Chronique | Rosenkreuz - Crystal City

Pierre Sopor 12 février 2020

Si l'on se gratte beaucoup à Lyon, c'est qu'il y a là-bas une petite bête qui monte, qui monte... et qui démange. Cette petite bête, c'est ROSENKREUZ, un groupe de metal industriel gothique fondé en 2015 et qui, après un premier EP en 2017 et une signature chez Adipocere Records, a sorti son premier album fin 2019. Comme ça nous grattait la crinière, et que notre attention a vite été accaparée par la chose, on a été découvrir Crystal City et ses atours aguichants.

Un univers futuriste dystopique où la drogue et le sexe sont omniprésents ? Des promesses, toujours des promesses. Le monde de ROSENKREUZ semble avoir bien besoin d'une fessée et c'est ce que l'Abbé SM (mécréants qui pensent encore que le vrai ordre est A,B,C,D...) et sa bande proposent avec leur musique. Ambiance glaciale, beats dansants, rythmiques martiales, riffs de guitares bien méchants et chant qui alterne entre une voix grave, théâtrale, et vociférations saturées : ROSENKREUZ a la recette du metal-boum-boum à la sauce teutonne qui réveille dès The Antisocial Manifesto.

Puisqu'il est question de manifeste, Crystal City est celui de l'efficacité. On apprécie tout particulièrement les guitares et la batterie, auxquels une production soignée offre un espace bienvenu et qui insufflent au morceau une énergie et une rage qui font souvent défaut chez les émules de cyber-noirceur (les riffs de Sin Addiction, Vampire Killer ou la sinistre This is War! mordent fort). Côté chant, les inflexions très dramatiques qui s'installent à partir de Lucretia surprennent tout d'abord. Ce côté très DEATHSTARS ou THE KOVENANT tout en gimmicks que ROSENKREUZ s'approprie flirte parfois avec le kitch, mais c'est au détour de la plus mélancolique She's Lost que l'évidence nous frappe alors que plane l'ombre de TYPE O NEGATIVE et du délicieux second degré de l'immense Peter Steele : la voilà l'influence la plus criante et qui donne à ROSENKREUZ une petite touche de folie qui l'éloigne du produit glacé et aseptisé. Quand l'odeur sépulcrale du tombeau vient se mêler aux relents d'ajax vitre de cette cité futuriste, c'est tout l'album qui respire. 

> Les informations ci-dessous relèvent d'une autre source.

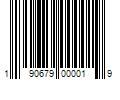 1 90679 00001 9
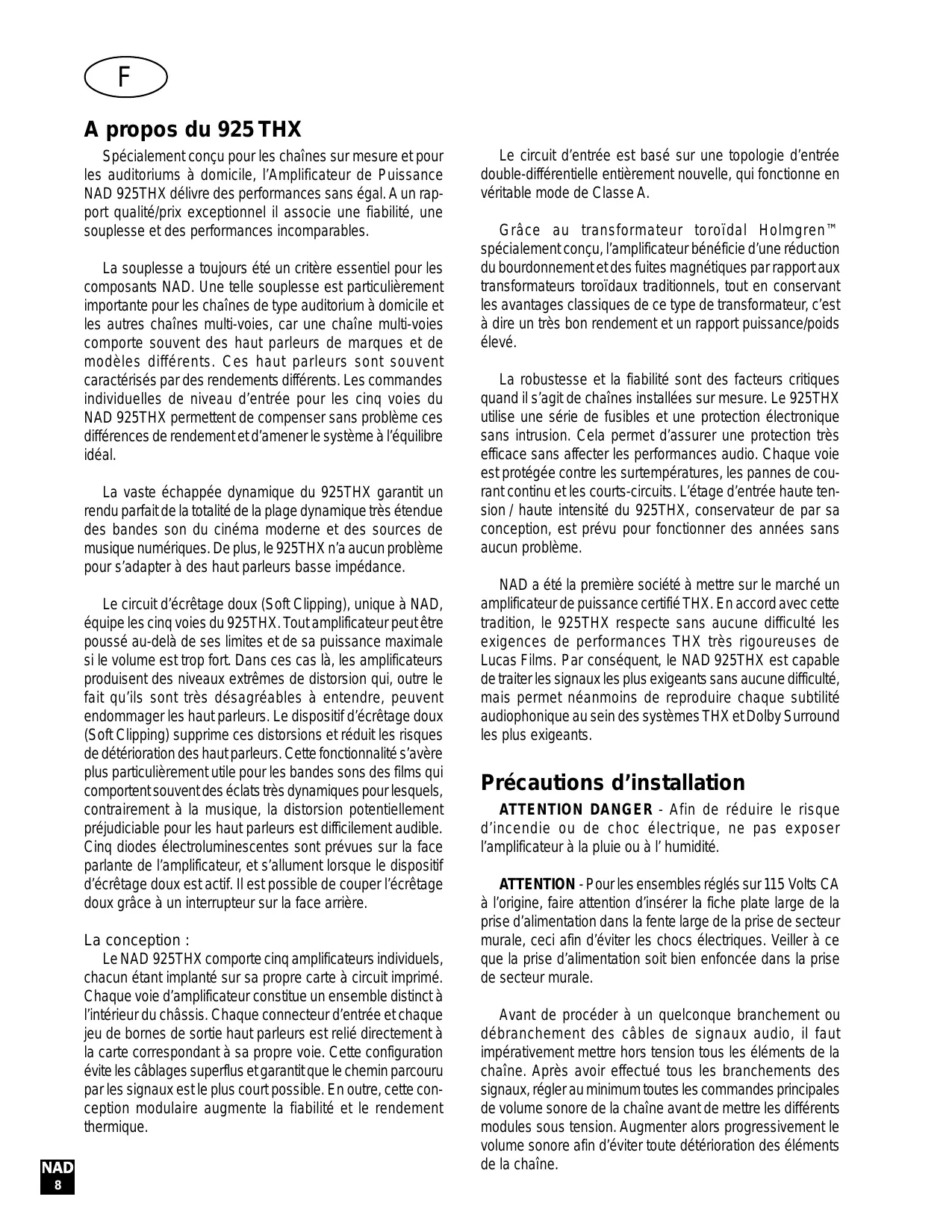 F

A propos du 925 THX

Spécialement conçu pour les chaînes sur mesure et pour les auditoriums à domicile, l'Amplificateur de Puissance NAD 925THX délivre des performances sans égal. A un rapport qualité/prix exceptionnel il associe une fiabilité, une souplesse et des performances incomparables.

La souplesse a toujours été un critère essentiel pour les composants NAD. Une telle souplesse est particulièrement importante pour les chaînes de type auditorium à domicile et les autres chaînes multi-voies, car une chaîne multi-voies comporte souvent des haut parleurs de marques et de modèles différents. Ces haut parleurs sont souvent caractérisés par des rendements différents. Les commandes individuelles de niveau d'entrée pour les cinq voies du NAD 925THX permettent de compenser sans problème ces différences de rendement et d'amener le système à l'équilibre idéal.

La vaste échappée dynamique du 925THX garantit un rendu parfait de la totalité de la plage dynamique très étendue des bandes son du cinéma moderne et des sources de musique numériques. De plus, le 925THX n'a aucun problème pour s'adapter à des haut parleurs basse impédance.

Le circuit d'écrêtage doux (Soft Clipping), unique à NAD, équipe les cinq voies du 925THX. Tout amplificateur peut être poussé au-delà de ses limites et de sa puissance maximale si le volume est trop fort. Dans ces cas là, les amplificateurs produisent des niveaux extrêmes de distorsion qui, outre le fait qu'ils sont très désagréables à entendre, peuvent endommager les haut parleurs. Le dispositif d'écrêtage doux (Soft Clipping) supprime ces distorsions et réduit les risques de détérioration des haut parleurs. Cette fonctionnalité s'avère plus particulièrement utile pour les bandes sons des films qui comportent souvent des éclats très dynamiques pour lesquels, contrairement à la musique, la distorsion potentiellement préjudiciable pour les haut parleurs est difficilement audible. Cinq diodes électroluminescentes sont prévues sur la face parlante de l'amplificateur, et s'allument lorsque le dispositif d'écrêtage doux est actif. Il est possible de couper l'écrêtage doux grâce à un interrupteur sur la face arrière.

La conception :
Le NAD 925THX comporte cinq amplificateurs individuels, chacun étant implanté sur sa propre carte à circuit imprimé. Chaque voie d'amplificateur constitue un ensemble distinct à l'intérieur du châssis. Chaque connecteur d'entrée et chaque jeu de bornes de sortie haut parleurs est relié directement à la carte correspondant à sa propre voie. Cette configuration évite les câblages superflus et garantit que le chemin parcouru par les signaux est le plus court possible. En outre, cette conception modulaire augmente la fiabilité et le rendement thermique.

Le circuit d'entrée est basé sur une topologie d'entrée double-différentielle entièrement nouvelle, qui fonctionne en véritable mode de Classe A.

Grâce au transformateur toroïdal Holmgren™ spécialement conçu, l'amplificateur bénéficie d'une réduction du bourdonnement et des fuites magnétiques par rapport aux transformateurs toroïdaux traditionnels, tout en conservant les avantages classiques de ce type de transformateur, c'est à dire un très bon rendement et un rapport puissance/poids élevé.

La robustesse et la fiabilité sont des facteurs critiques quand il s'agit de chaînes installées sur mesure. Le 925THX utilise une série de fusibles et une protection électronique sans intrusion. Cela permet d'assurer une protection très efficace sans affecter les performances audio. Chaque voie est protégée contre les surtempératures, les pannes de courant continu et les courts-circuits. L'étage d'entrée haute tension / haute intensité du 925THX, conservateur de par sa conception, est prévu pour fonctionner des années sans aucun problème.

NAD a été la première société à mettre sur le marché un amplificateur de puissance certifié THX. En accord avec cette tradition, le 925THX respecte sans aucune difficulté les exigences de performances THX très rigoureuses de Lucas Films. Par conséquent, le NAD 925THX est capable de traiter les signaux les plus exigeants sans aucune difficulté, mais permet néanmoins de reproduire chaque subtilité audiophonique au sein des systèmes THX et Dolby Surround les plus exigeants.

Précautions d'installation

ATTENTION DANGER - Afin de réduire le risque d'incendie ou de choc électrique, ne pas exposer l'amplificateur à la pluie ou à l' humidité.

ATTENTION - Pour les ensembles réglés sur 115 Volts CA à l'origine, faire attention d'insérer la fiche plate large de la prise d'alimentation dans la fente large de la prise de secteur murale, ceci afin d'éviter les chocs électriques. Veiller à ce que la prise d'alimentation soit bien enfoncée dans la prise de secteur murale.

Avant de procéder à un quelconque branchement ou débranchement des câbles de signaux audio, il faut impérativement mettre hors tension tous les éléments de la chaîne. Après avoir effectué tous les branchements des signaux, régler au minimum toutes les commandes principales de volume sonore de la chaîne avant de mettre les différents modules sous tension. Augmenter alors progressivement le volume sonore afin d'éviter toute détérioration des éléments de la chaîne.

NAD
8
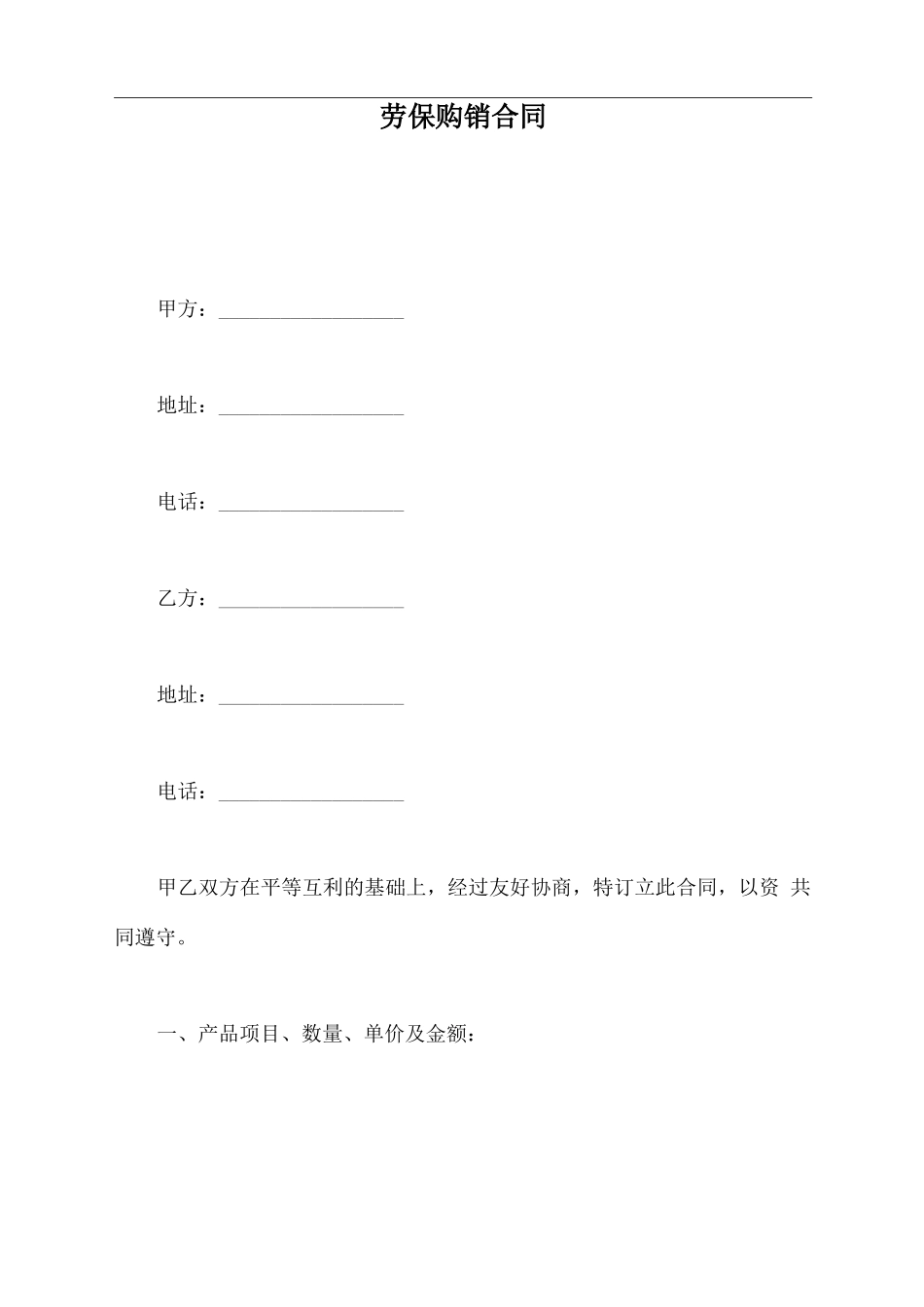 劳保购销合同

甲方：__________________

地址：__________________

电话：__________________

乙方：__________________

地址：__________________

电话：__________________

甲乙双方在平等互利的基础上，经过友好协商，特订立此合同，以资 共同遵守。

一、产品项目、数量、单价及金额：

Les hits s'enchaînent sans complexe ni fausse pudeur : ROSENKREUZ assume pleinement de ne pas faire dans l'avant-garde élitiste et propose un metal industriel accrocheur taillé pour secouer le public des festivals allemands, tout en soignant un univers dans lequel le romantisme gothique rencontre la froideur futuriste, intercalant ici ou là un solo entre deux boucles déshumanisées (For Eternity...). C'est du travail bien fait et soigné, qui réussit même à être touchant quand il transpire de manière criante l'amour sincère du groupe pour ses illustres modèles.